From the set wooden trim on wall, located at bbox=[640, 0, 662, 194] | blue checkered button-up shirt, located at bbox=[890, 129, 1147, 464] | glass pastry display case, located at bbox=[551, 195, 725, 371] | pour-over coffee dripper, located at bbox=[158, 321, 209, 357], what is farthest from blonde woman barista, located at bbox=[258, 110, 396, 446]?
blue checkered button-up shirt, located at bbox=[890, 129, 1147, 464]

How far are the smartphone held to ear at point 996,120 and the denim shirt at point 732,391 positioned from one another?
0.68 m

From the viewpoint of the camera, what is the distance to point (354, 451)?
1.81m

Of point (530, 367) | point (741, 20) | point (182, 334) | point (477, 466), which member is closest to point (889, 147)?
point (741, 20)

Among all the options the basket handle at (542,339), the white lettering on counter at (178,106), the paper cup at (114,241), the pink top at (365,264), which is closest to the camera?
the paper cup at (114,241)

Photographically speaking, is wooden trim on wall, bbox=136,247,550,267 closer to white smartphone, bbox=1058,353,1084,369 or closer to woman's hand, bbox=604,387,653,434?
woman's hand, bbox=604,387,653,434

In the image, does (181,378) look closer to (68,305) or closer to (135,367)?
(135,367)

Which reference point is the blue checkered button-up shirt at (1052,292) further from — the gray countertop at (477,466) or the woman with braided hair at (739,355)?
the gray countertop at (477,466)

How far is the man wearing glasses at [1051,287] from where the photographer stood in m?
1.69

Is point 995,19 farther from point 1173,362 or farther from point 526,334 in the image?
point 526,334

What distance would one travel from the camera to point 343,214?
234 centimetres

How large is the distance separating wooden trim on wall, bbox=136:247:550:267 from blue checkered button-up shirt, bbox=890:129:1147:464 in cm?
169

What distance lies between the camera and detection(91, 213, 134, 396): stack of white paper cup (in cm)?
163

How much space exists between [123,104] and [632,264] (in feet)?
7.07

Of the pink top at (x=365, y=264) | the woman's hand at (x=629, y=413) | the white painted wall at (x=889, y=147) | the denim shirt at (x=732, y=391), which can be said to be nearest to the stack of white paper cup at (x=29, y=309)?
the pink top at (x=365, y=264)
____
THE PROBLEM – Copy out all of the data above, line by line, and keep every word, number, and punctuation mark unchanged.

ANSWER TO THIS PROBLEM –
From the set wooden trim on wall, located at bbox=[640, 0, 662, 194] | blue checkered button-up shirt, located at bbox=[890, 129, 1147, 464] | glass pastry display case, located at bbox=[551, 195, 725, 371] | pour-over coffee dripper, located at bbox=[158, 321, 209, 357], what is farthest from blonde woman barista, located at bbox=[258, 110, 396, 446]?
blue checkered button-up shirt, located at bbox=[890, 129, 1147, 464]

How far are the smartphone held to ear at point 996,120 and the denim shirt at point 732,391 positioned from one another?
0.68 m

From the viewpoint of the camera, what is the distance to point (354, 451)?
1.81m

Of point (530, 367) | point (741, 20) | point (182, 334) | point (477, 466), which member is closest to point (889, 147)?
point (741, 20)

Among all the options the basket handle at (542,339), the white lettering on counter at (178,106), the paper cup at (114,241), the pink top at (365,264), which is closest to the camera?
the paper cup at (114,241)

Photographically speaking, is wooden trim on wall, bbox=136,247,550,267 closer to white smartphone, bbox=1058,353,1084,369 or closer to woman's hand, bbox=604,387,653,434?
woman's hand, bbox=604,387,653,434

In the image, does (181,378) look closer to (68,305) or closer to (135,367)?
(135,367)

Which reference point is the blue checkered button-up shirt at (1052,292) further from — the gray countertop at (477,466) or the woman with braided hair at (739,355)?
the gray countertop at (477,466)

How far is the man wearing glasses at [1051,287] from where the photographer stood in m?
1.69

Is point 995,19 farther from point 1173,362 or farther from point 526,334 in the image?
point 526,334

What distance would one travel from the camera to point 343,214?
234 centimetres

How large is the distance separating wooden trim on wall, bbox=136:247:550:267 from blue checkered button-up shirt, bbox=890:129:1147:464 in cm?
169

What distance lies between the camera and detection(91, 213, 134, 396): stack of white paper cup (in cm)?
163

How much space exists between [123,104] and [632,264] (in feet)?
7.07

Of the pink top at (x=365, y=264) | the woman's hand at (x=629, y=413) | the white painted wall at (x=889, y=147) | the denim shirt at (x=732, y=391), which can be said to be nearest to the stack of white paper cup at (x=29, y=309)?
the pink top at (x=365, y=264)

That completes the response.